== ARTICLE ==
-*-*-
Sustainable Public Procurement (SPP)
Developing and Testing Sustainability Indicators for Public Procurement Tenders in Switzerland in line with the WTO Government Procurement Agreement – and their social acceptability and legal feasibility
An interdisciplinary research team from Lugano and Bern analysed existing procurement practices for the status quo of implementing sustainability and derived customised sustainability indicators for SPP within a Swiss context that were benchmarked against feasibility within Swiss legislation.
Background
SPP still lacks a commonly agreed, formalised framework for measuring and comparing sustainability. National legislators are increasingly promoting SPP. The introduced and upcoming revised public procurement legislations mandate the comparison of sustainability in public procurement tender processes as the Swiss case of adopting the WTO’s General Procurement Agreement (GPA) and the Federal Act on Public Procurement (PPA). Furthermore, guidelines such as the recently introduced ISO 20400 lack clear common means for measuring and comparing sustainability. With the research presented in this project, we aimed to contribute to closing this gap.
-*-*-
== REQUESTS ==
A) In the sustainable public procurement text, which two places did the interdisciplinary research team come from?
B) Write the next paragraph of the sustainable public procurement text, picking up after its final sentence.
-*-*-
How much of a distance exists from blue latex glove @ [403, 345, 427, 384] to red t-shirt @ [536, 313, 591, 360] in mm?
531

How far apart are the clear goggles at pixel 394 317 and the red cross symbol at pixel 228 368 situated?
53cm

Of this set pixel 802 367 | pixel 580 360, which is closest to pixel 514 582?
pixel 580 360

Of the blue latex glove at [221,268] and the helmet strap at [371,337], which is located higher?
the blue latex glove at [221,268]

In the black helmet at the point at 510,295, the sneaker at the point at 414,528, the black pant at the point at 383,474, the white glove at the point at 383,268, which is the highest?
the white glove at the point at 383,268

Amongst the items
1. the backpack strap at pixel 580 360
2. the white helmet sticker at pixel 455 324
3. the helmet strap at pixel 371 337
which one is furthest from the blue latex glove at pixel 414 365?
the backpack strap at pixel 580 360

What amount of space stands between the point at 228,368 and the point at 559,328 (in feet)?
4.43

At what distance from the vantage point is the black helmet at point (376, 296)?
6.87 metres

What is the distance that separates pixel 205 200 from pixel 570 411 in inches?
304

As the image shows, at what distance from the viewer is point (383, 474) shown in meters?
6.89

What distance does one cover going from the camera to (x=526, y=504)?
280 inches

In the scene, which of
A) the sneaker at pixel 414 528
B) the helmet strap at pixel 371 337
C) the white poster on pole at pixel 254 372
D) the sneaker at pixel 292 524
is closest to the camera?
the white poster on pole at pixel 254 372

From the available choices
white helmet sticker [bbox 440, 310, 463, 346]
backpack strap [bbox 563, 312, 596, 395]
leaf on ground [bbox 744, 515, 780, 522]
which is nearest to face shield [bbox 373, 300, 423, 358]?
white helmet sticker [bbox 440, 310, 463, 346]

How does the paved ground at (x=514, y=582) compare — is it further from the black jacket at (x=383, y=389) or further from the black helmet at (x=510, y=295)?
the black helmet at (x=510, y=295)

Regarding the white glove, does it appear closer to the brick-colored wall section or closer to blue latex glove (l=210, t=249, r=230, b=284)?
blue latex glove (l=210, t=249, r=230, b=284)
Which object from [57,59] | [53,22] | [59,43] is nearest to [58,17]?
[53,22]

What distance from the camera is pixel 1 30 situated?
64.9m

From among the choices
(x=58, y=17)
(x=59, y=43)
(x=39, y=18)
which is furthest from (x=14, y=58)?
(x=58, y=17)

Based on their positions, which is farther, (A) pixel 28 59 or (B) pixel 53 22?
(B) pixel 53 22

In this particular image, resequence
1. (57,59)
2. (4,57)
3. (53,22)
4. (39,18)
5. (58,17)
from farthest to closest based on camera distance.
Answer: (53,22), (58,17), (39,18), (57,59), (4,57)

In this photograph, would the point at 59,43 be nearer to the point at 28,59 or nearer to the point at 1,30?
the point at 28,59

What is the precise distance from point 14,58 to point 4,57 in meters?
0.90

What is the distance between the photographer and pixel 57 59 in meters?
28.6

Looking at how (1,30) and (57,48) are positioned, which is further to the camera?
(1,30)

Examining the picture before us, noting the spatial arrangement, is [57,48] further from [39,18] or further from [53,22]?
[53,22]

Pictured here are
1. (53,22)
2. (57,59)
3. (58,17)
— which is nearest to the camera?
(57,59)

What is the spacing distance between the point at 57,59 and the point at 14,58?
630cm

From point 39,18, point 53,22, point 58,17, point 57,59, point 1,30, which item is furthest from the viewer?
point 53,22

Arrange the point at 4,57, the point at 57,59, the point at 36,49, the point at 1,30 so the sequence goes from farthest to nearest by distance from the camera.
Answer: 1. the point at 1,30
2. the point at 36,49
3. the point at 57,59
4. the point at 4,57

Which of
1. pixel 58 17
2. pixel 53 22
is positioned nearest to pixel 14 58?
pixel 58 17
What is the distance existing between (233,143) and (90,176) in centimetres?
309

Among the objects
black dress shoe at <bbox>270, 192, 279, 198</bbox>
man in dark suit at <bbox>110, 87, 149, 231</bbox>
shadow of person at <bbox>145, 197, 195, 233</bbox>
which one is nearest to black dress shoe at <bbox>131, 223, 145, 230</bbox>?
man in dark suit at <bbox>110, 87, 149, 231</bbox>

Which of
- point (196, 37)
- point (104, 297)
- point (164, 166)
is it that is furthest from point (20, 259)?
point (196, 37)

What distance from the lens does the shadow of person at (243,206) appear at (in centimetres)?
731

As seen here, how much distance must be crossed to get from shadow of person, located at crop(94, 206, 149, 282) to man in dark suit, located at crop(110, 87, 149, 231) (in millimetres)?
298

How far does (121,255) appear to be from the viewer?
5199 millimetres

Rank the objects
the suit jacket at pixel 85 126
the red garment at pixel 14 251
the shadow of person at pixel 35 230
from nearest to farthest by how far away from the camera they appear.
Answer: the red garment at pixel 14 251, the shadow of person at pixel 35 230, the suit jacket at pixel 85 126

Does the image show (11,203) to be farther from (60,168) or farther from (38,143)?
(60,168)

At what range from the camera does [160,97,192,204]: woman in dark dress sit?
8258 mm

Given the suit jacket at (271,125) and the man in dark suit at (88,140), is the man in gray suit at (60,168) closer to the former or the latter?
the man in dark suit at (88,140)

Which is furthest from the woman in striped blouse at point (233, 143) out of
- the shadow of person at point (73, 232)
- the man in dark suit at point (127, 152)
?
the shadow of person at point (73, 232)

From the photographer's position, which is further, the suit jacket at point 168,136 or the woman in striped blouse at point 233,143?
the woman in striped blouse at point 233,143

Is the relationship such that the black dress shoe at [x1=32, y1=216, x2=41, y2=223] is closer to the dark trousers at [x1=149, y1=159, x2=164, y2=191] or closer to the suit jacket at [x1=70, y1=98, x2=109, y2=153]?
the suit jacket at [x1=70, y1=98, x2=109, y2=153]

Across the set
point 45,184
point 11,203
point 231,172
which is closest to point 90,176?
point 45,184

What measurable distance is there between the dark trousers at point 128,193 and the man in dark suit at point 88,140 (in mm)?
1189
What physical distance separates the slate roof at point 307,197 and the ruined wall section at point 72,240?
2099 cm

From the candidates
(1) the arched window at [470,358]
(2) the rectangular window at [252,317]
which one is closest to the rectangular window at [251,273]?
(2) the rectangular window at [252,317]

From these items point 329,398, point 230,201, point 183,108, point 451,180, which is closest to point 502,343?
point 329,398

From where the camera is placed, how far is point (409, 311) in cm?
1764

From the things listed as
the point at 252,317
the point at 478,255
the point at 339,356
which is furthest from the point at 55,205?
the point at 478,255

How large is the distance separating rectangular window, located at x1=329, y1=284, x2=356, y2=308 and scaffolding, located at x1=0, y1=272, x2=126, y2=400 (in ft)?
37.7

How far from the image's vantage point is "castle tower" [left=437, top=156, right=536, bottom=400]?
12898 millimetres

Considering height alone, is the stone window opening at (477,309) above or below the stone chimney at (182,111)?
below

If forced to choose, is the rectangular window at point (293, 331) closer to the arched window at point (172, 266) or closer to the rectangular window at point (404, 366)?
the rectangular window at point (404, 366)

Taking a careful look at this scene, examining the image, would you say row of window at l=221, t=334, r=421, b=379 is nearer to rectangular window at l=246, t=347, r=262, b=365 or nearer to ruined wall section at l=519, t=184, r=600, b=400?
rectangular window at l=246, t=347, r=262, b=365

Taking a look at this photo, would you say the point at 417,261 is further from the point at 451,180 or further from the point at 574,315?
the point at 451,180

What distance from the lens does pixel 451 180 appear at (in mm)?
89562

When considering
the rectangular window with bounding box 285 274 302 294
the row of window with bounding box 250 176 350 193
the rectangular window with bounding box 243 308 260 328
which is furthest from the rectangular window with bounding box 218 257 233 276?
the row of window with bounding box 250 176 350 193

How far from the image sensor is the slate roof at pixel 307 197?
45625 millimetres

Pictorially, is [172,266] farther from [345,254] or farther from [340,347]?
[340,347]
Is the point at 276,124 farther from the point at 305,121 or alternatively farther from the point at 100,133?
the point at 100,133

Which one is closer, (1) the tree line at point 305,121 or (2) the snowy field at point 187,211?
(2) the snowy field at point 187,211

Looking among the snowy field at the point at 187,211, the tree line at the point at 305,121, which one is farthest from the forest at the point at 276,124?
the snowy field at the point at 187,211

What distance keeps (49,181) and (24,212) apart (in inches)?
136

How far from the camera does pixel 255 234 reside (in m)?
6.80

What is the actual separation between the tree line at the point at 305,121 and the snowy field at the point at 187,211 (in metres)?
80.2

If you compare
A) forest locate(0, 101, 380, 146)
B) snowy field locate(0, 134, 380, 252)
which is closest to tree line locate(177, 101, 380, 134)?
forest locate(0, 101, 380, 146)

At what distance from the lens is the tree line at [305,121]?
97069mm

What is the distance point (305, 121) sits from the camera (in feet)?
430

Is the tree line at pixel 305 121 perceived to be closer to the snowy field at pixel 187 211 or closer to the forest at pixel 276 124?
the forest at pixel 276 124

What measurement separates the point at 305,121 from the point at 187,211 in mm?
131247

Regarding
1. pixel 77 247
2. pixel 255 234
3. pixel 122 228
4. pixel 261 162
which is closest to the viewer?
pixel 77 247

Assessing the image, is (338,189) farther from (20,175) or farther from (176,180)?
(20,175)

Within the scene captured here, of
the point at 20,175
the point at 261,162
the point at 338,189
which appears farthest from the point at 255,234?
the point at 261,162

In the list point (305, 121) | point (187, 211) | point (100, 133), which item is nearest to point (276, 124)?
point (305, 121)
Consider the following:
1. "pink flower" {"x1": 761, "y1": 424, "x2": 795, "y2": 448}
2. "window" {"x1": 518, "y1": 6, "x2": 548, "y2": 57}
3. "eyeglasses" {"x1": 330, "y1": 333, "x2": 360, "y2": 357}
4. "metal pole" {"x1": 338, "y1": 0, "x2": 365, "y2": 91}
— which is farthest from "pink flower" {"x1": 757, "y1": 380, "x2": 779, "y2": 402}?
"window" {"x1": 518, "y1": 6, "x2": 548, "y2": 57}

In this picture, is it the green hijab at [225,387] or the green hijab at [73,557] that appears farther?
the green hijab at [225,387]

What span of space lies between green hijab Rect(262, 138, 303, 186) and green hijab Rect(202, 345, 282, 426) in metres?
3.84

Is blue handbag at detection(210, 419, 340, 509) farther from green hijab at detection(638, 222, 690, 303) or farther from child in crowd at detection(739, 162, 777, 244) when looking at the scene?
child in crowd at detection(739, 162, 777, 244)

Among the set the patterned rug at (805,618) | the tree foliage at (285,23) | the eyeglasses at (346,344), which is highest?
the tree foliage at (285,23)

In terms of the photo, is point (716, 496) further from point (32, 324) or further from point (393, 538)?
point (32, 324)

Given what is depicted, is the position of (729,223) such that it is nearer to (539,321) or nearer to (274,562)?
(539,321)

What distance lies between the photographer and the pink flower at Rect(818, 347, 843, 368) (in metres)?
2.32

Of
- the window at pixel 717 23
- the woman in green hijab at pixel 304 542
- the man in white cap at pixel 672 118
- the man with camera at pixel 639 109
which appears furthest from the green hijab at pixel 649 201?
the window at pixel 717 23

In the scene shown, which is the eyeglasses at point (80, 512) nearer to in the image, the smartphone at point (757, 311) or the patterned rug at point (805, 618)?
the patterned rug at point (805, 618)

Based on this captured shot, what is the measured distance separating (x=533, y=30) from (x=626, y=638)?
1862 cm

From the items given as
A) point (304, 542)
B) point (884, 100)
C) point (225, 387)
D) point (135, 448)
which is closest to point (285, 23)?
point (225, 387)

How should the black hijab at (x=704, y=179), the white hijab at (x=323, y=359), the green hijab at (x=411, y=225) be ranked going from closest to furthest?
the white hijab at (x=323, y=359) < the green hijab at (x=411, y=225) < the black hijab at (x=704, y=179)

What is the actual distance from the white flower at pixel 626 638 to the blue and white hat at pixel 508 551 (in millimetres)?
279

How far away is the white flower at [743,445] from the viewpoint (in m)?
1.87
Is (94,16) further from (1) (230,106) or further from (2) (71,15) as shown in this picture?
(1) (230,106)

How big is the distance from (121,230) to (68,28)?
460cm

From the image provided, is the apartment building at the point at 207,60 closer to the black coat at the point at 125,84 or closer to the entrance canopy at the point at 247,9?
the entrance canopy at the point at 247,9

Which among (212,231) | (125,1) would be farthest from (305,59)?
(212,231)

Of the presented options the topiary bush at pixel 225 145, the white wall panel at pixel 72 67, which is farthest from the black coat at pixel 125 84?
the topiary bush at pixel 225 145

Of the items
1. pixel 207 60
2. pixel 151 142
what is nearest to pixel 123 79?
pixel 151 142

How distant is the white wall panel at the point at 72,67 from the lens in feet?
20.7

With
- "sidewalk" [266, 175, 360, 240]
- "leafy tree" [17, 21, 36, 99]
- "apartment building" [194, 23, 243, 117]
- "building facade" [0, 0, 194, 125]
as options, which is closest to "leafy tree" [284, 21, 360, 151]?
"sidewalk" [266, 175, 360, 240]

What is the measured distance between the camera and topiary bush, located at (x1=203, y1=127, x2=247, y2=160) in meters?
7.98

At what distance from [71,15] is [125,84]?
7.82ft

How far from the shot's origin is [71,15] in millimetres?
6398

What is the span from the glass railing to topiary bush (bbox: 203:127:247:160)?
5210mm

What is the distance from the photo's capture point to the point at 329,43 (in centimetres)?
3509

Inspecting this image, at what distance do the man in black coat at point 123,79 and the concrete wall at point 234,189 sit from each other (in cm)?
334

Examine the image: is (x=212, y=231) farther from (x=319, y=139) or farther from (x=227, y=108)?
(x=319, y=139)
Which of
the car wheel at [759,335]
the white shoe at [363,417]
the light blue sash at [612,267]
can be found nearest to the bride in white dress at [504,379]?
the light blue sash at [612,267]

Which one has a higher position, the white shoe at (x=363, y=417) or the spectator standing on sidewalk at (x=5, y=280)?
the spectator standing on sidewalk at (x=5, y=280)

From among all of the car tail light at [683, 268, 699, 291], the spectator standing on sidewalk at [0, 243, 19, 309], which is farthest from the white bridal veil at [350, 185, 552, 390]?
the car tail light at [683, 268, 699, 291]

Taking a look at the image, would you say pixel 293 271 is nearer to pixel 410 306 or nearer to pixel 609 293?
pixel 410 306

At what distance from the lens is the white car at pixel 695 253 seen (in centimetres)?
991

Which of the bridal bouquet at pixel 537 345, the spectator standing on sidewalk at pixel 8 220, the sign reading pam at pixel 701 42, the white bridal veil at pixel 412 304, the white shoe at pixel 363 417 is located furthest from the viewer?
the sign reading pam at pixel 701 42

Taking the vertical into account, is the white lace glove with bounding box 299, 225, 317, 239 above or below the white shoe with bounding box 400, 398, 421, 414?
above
-*-*-
== ANSWERS FOR THE TASKS ==
A) Lugano and Bern.

B)
Aims
Within the interdisciplinary project “Sustainable Public Procurement” (SPP), Team Stürmer (Informatics, Berne) analysed existing procurement tenders regarding existing sustainability implementation. Based on the status quo results, Team Seele (Business Ethics, Lugano) identified the most pertinent and suitable sustainability indicators proposed for playing a more important role in SPP, alsoincorporating the different approaches in Europe (fixed and less adaptive) and the peculiarities in Switzerland (adoptable with an emphasis on individual responsibility, here the procurer). Finally, Team DeRossa (Legal Studies, Lugano) tested the theoretically derived indicators regarding their feasibility within existing Swiss legislation and subsequent potential for improvement.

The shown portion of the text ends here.